The Hakka Moral Police

The Hakka self-righteousness was in its full glory, bestowed upon an unlikely victim—one of my sisters, a university professor.

An anonymous self-appointed moral police—obviously the cowardly kind—sent a letter to my sister via her mother-in-law. The writer admonished my sister for displaying inappropriate behaviour in public—the reason, she shakes her leg sometimes when she’s seated. Now I don’t know about anybody, but I often shake my leg unconsciously too. It’s not a jerky movement. Okay really, do I even need to justify it?

Another sister, the one who hopes to write an expose´ on humour in everyday stuff that bugs her, thinks the motions may actually benefit the body if one considers any physical activity better than being inert. Ah... pity...the writer implied that such movements are vulgar and only fit for women who worked in tea and beer houses in the old days in China.

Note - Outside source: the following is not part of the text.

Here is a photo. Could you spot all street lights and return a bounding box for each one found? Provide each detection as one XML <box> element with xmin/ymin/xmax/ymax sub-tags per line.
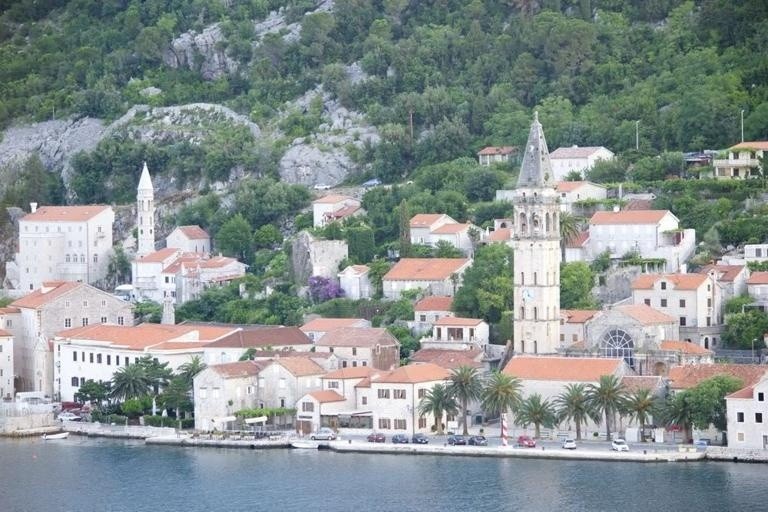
<box><xmin>752</xmin><ymin>338</ymin><xmax>758</xmax><ymax>363</ymax></box>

Is there a lesson to be learned here? Apart from giving us a good laugh, the anonymous writer has wasted precious time and energy, especially if he or she is an old…insert whatever you want here. Clearly these people have too much time on their hands. In the writer’s own words, they’ve taken it upon themselves to call out behaviour that is unbecoming, e.g. smoking, drinking, and of course, bouncing legs. Who gave these gossip-mongers the right to sit on the high moral pedestal?